> _Work to be completed_
Copy the items from the line containing "Considering (364,851), (646,641), and" through the end of the items, both ends included, word for word. Leave the pictures out of your copy.

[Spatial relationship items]

◆ ◆ ◆ ◆ ◆ ◆ ◆

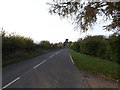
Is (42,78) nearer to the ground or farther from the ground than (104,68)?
farther from the ground

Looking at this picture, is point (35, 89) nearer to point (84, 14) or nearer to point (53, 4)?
point (84, 14)

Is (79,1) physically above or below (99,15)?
above

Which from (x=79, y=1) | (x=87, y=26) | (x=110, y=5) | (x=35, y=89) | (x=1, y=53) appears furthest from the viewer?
(x=1, y=53)

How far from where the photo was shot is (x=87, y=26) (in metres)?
13.4

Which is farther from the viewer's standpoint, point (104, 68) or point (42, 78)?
point (104, 68)

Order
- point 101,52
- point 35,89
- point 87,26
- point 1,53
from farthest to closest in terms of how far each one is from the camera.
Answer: point 101,52, point 1,53, point 87,26, point 35,89

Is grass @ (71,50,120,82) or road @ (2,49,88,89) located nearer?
road @ (2,49,88,89)

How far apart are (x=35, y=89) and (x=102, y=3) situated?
303 inches

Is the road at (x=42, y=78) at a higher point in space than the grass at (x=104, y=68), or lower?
higher

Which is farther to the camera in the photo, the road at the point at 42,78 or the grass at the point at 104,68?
the grass at the point at 104,68

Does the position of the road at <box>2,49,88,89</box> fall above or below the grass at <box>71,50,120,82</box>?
above

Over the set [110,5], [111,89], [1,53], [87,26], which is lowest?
[111,89]

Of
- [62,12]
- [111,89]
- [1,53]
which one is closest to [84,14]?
[62,12]

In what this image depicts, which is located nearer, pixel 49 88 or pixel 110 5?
pixel 49 88
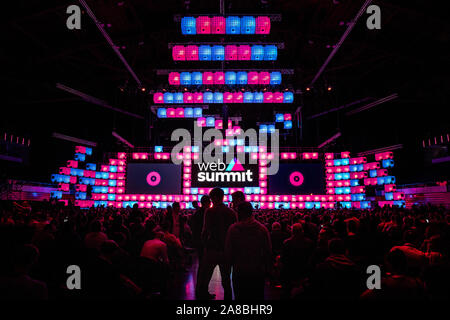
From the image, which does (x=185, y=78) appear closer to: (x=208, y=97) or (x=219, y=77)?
(x=219, y=77)

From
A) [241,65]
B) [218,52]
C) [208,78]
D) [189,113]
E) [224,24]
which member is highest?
[241,65]

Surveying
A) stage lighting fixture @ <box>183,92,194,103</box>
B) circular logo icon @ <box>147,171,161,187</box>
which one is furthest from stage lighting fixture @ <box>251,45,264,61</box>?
circular logo icon @ <box>147,171,161,187</box>

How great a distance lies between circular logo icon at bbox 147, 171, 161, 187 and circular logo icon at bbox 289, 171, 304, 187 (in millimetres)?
8871

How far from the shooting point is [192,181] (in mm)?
19828

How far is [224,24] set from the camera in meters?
10.6

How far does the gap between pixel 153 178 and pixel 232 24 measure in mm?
12315

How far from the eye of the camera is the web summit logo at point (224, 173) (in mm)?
19703

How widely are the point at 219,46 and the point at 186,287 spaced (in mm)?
9436

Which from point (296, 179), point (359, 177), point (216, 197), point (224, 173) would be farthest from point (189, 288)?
point (359, 177)

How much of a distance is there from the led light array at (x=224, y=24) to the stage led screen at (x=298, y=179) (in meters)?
11.0

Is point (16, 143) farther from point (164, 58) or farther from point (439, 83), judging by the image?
point (439, 83)

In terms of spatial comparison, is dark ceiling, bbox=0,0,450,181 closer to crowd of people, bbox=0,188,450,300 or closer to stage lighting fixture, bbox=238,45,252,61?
stage lighting fixture, bbox=238,45,252,61

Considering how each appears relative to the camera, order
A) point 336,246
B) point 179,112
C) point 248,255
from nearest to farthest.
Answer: point 336,246 → point 248,255 → point 179,112

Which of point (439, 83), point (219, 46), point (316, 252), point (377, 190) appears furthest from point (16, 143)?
point (439, 83)
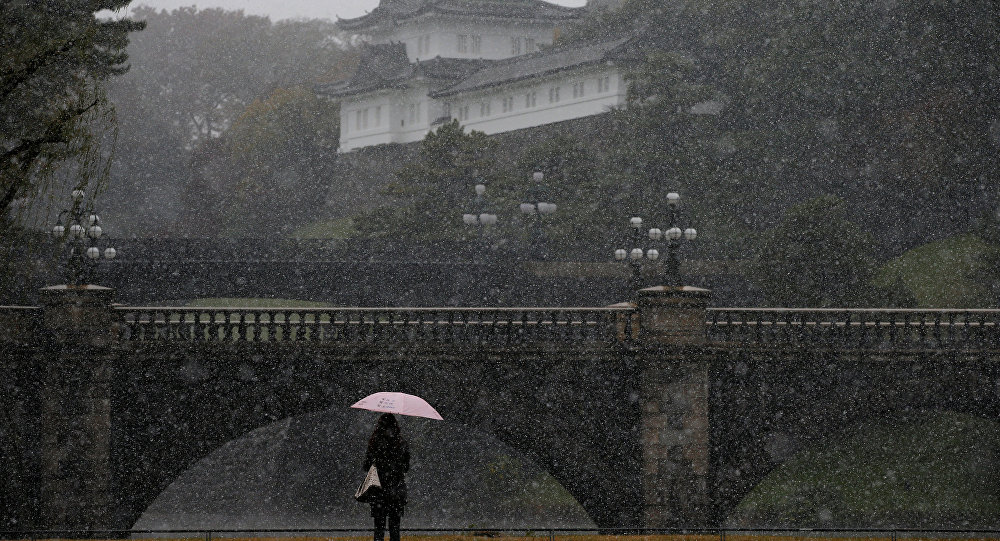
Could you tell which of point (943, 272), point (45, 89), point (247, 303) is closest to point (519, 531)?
point (45, 89)

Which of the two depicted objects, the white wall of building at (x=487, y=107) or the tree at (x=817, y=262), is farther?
the white wall of building at (x=487, y=107)

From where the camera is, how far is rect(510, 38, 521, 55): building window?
283ft

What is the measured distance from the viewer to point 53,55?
18391 mm

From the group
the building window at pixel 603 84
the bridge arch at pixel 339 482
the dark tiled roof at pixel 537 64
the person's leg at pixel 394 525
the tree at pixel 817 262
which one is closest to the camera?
the person's leg at pixel 394 525

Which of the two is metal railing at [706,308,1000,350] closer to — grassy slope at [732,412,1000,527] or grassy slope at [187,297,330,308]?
grassy slope at [732,412,1000,527]

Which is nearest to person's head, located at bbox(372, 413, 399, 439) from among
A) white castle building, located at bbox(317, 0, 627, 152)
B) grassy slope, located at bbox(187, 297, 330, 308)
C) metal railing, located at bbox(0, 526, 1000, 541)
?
metal railing, located at bbox(0, 526, 1000, 541)

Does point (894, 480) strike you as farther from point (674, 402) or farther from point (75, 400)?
point (75, 400)

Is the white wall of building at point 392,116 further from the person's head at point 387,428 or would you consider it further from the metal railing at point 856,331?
the person's head at point 387,428

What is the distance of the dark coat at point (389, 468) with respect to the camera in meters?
15.5

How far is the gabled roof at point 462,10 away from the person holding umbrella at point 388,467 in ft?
230

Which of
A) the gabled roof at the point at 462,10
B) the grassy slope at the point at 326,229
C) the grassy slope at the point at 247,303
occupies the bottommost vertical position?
the grassy slope at the point at 247,303

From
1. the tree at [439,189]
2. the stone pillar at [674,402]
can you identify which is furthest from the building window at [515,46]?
the stone pillar at [674,402]

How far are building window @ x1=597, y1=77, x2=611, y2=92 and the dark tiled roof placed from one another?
119 cm

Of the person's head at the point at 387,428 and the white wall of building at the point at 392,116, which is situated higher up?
the white wall of building at the point at 392,116
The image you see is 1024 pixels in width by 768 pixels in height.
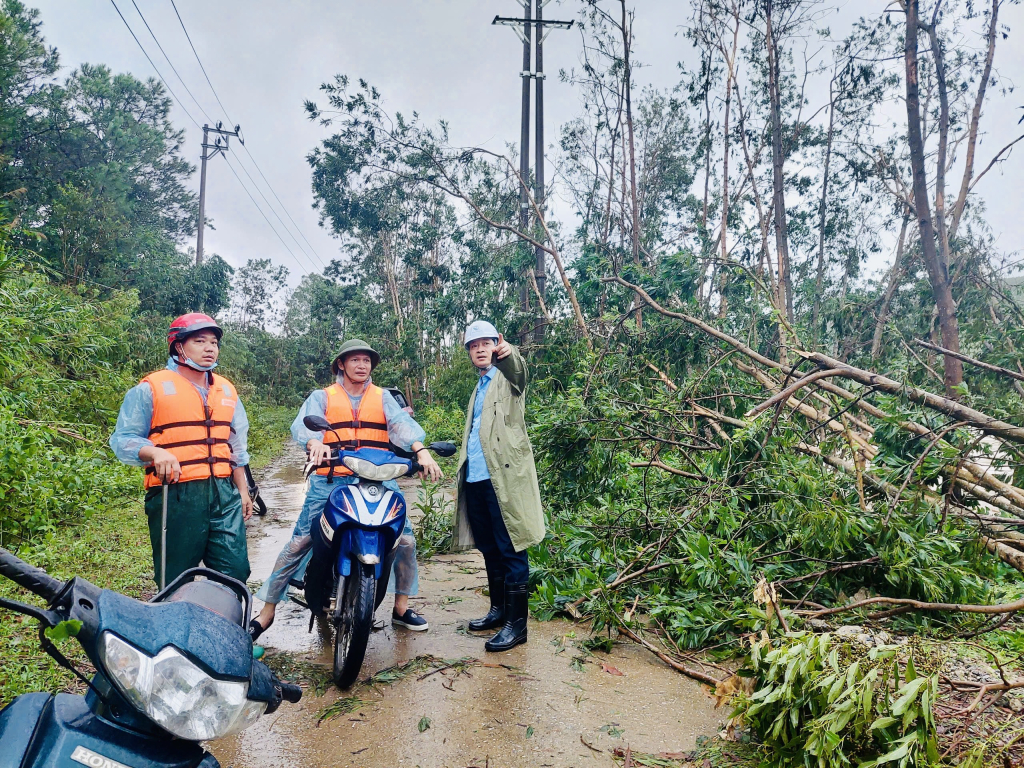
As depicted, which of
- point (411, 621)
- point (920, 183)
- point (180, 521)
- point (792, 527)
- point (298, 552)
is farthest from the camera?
point (920, 183)

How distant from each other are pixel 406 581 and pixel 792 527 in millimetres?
2496

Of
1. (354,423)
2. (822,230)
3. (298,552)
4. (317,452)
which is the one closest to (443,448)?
(354,423)

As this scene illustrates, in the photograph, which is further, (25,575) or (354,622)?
(354,622)

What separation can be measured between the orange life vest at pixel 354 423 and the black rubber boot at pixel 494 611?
1.10m

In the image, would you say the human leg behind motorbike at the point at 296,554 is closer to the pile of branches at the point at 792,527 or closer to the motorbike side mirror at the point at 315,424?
the motorbike side mirror at the point at 315,424

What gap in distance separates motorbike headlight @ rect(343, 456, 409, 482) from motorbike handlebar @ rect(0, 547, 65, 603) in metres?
2.29

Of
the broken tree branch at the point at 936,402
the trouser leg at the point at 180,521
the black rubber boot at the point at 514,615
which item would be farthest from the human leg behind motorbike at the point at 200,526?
the broken tree branch at the point at 936,402

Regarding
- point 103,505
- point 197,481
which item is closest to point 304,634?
point 197,481

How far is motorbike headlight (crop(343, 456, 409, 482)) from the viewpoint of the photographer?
3.50m

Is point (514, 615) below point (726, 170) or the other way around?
below

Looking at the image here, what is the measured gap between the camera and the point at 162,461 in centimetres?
306

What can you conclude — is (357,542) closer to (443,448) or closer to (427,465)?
(427,465)


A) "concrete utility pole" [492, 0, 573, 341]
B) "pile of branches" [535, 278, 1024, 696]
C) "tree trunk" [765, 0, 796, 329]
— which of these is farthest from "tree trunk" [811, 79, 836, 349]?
"pile of branches" [535, 278, 1024, 696]

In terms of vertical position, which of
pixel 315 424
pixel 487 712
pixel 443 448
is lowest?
pixel 487 712
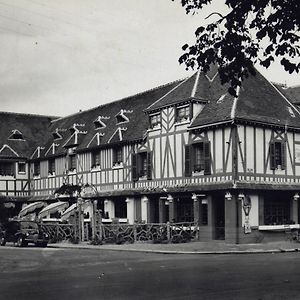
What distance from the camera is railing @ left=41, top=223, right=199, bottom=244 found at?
104ft

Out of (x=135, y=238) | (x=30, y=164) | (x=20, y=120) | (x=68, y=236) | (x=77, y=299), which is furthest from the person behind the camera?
(x=20, y=120)

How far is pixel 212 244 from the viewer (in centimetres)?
3008

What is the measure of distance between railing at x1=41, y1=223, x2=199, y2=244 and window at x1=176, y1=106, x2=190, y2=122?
6.06m

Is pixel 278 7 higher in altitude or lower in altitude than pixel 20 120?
lower

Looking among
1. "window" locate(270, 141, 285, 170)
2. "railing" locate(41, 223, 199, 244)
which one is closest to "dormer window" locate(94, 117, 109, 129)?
"railing" locate(41, 223, 199, 244)

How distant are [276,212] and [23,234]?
45.3 feet

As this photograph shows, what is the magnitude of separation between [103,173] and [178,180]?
834 cm

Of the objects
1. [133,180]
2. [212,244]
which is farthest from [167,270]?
[133,180]

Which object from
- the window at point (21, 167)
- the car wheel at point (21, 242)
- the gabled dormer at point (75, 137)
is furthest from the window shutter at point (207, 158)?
the window at point (21, 167)

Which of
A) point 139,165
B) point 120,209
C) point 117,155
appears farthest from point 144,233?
point 117,155

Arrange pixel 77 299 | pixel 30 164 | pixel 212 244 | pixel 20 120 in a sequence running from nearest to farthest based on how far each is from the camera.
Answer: pixel 77 299 → pixel 212 244 → pixel 30 164 → pixel 20 120

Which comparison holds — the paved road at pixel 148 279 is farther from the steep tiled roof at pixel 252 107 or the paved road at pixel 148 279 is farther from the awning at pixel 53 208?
the awning at pixel 53 208

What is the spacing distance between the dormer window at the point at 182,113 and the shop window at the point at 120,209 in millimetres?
7714

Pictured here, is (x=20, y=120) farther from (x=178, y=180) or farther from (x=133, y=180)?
(x=178, y=180)
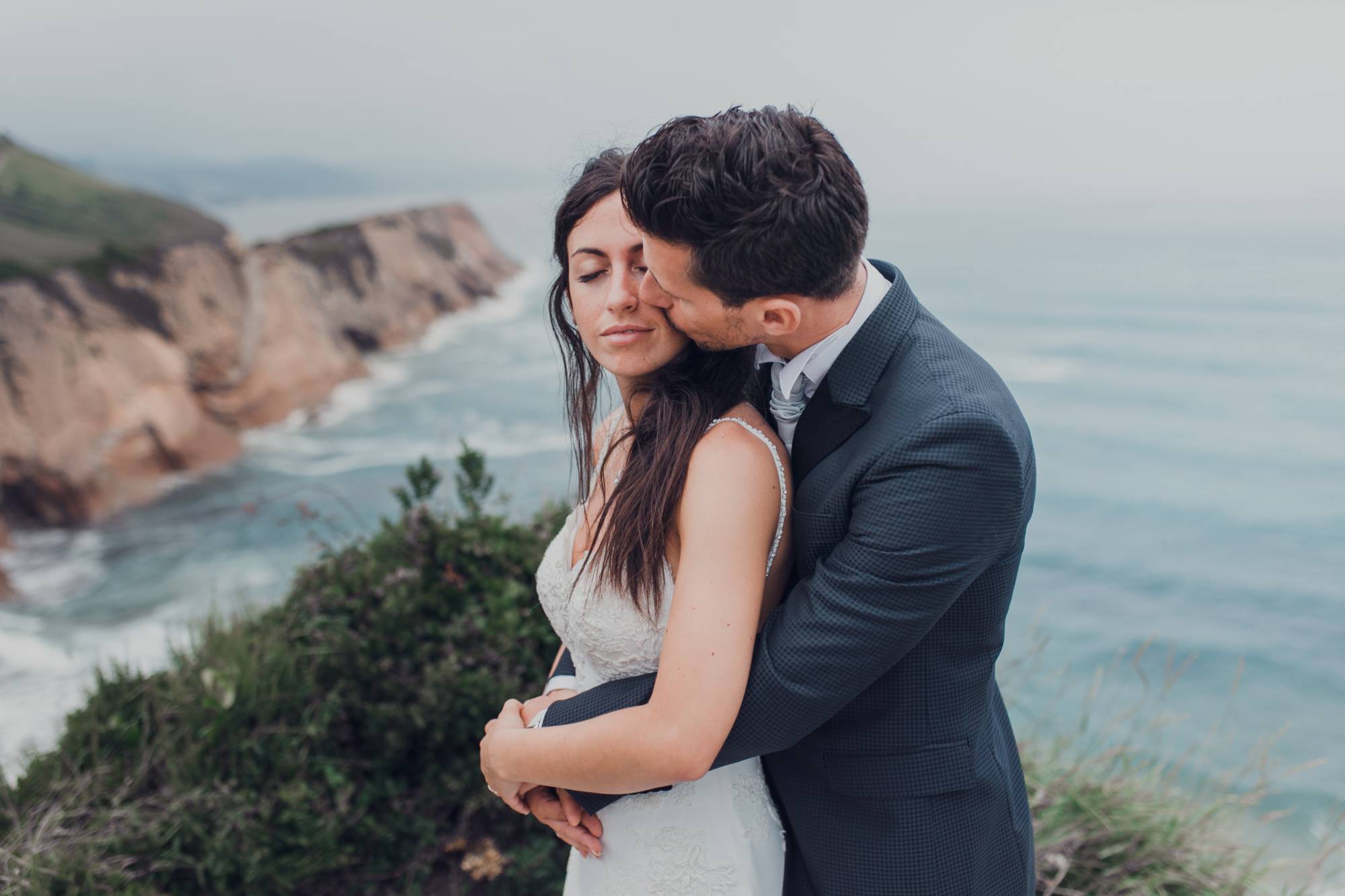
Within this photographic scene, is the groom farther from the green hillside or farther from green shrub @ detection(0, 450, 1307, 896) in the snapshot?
the green hillside

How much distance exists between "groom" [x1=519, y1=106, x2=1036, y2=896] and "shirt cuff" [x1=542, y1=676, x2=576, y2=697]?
0.25 m

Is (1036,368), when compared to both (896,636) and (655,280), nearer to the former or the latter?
(655,280)

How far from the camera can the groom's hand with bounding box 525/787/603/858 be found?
1.96 metres

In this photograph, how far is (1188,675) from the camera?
1021 centimetres

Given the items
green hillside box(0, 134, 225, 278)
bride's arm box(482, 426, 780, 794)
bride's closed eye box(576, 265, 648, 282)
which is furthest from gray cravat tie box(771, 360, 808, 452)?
green hillside box(0, 134, 225, 278)

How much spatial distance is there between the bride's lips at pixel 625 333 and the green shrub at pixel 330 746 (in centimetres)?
187

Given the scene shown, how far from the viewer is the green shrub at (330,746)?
309cm

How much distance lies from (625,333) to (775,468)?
18.0 inches

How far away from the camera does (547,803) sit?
1987 millimetres

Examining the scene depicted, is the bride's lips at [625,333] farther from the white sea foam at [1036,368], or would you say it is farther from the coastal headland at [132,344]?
the white sea foam at [1036,368]

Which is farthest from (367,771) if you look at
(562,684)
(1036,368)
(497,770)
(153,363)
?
(1036,368)

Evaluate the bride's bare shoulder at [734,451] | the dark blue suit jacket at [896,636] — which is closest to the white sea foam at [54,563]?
the dark blue suit jacket at [896,636]

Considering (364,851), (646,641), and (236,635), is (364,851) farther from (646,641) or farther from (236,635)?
(646,641)

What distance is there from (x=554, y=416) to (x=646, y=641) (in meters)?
13.9
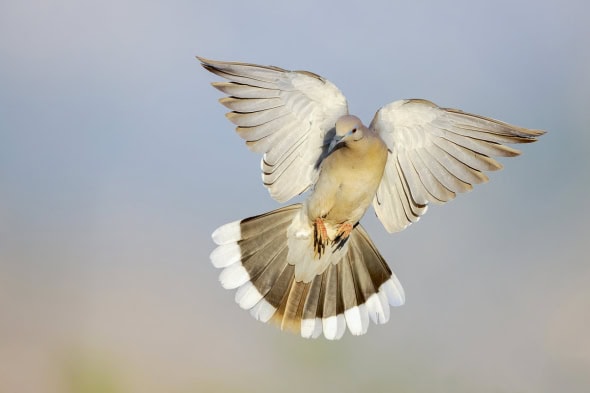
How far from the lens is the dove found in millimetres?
4434

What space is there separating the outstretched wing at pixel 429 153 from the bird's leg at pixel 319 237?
385 mm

◆ ◆ ◆ ◆ ◆ ◆ ◆

> _Solution to this exercise_
Considering (364,851), (646,641), and (236,635), is (364,851) farther from (646,641) or farther from (236,635)?
(646,641)

What distance is there from (x=554, y=416) to (x=646, y=641) (in meters)?
13.9
How far from the lens is the dove found in millimetres?
4434

What space is there separating the outstretched wing at pixel 429 153 from the bird's leg at pixel 319 237?
385 mm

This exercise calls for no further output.